If the score is more than six or seven, then there's a 58 to 88% likelihood that this is appendicitis. which doesn't sound particularly high, but if you put it in the clinical context that there's up to only a 12% chance that this is not appendicitis, then it's a pretty useful scoring system. And you can use this if you have a family or a patient who's not sure. whether to proceed directly to surgery can be helpful with your discussion with the patient.

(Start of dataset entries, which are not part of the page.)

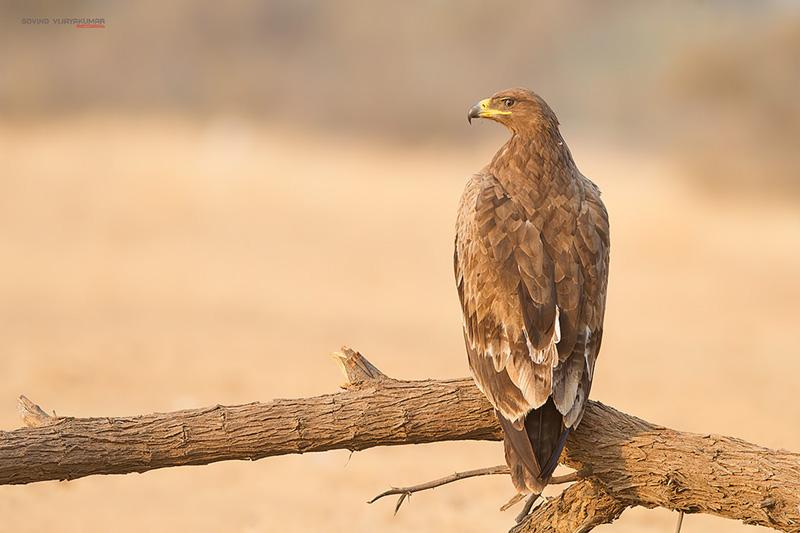Steppe eagle from Bikaner Rajasthan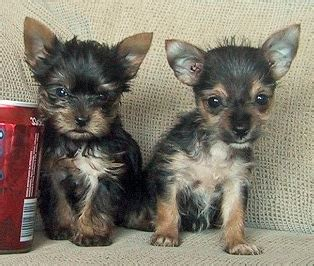 how often do yorkie puppies picture of yorkie chihuahua puppies png
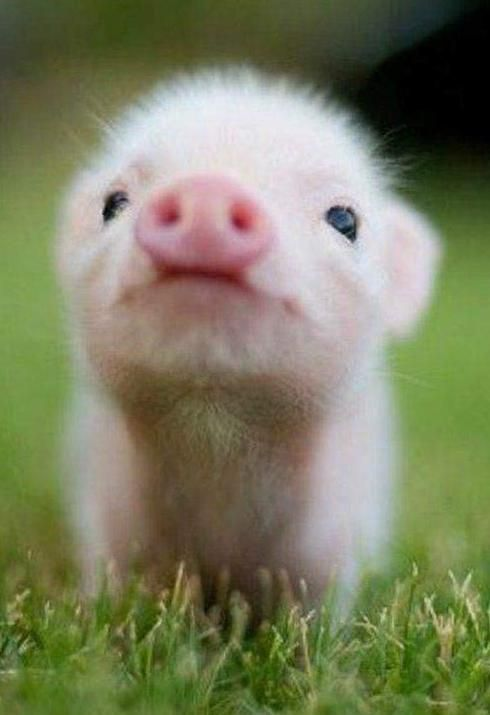 All Kinds Of Cute Animal Babies Warm Your Heart Sooant Baby Animals Funny Cute Baby Pigs Baby Farm Animals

So diagnosis of appendicitis can either be made clinically with your examination, history and blood tests. or can be done radiologically with a CT scan, which has a really high sensitivity and specificity for the diagnosis of appendicitis. CT scan is used more commonly in older patients, where the likelihood that another pathology could be the cause of their symptoms is higher than in young, healthy patients, and the risk of the radiation dose associated with the CT is less concerning.
CT scan may also demonstrate consequences of appendicitis such as perforation or may identify an appendifecolith which could influence your management.
¶ Acute Appendicitis: Treatment Options
So moving on to talk about management of appendicitis, really there are two options, medical and surgical. Medical management involves... broad-spectrum intravenous antibiotics. And in my institution, we would typically give one gram daily of Keftriaxone and 500 milligrams BD of metronidazole, both intravenously. In terms of antibiotic therapy as the only treatment, so not performing an appendectomy, there's been increasing amounts of evidence to support this approach over the last few years.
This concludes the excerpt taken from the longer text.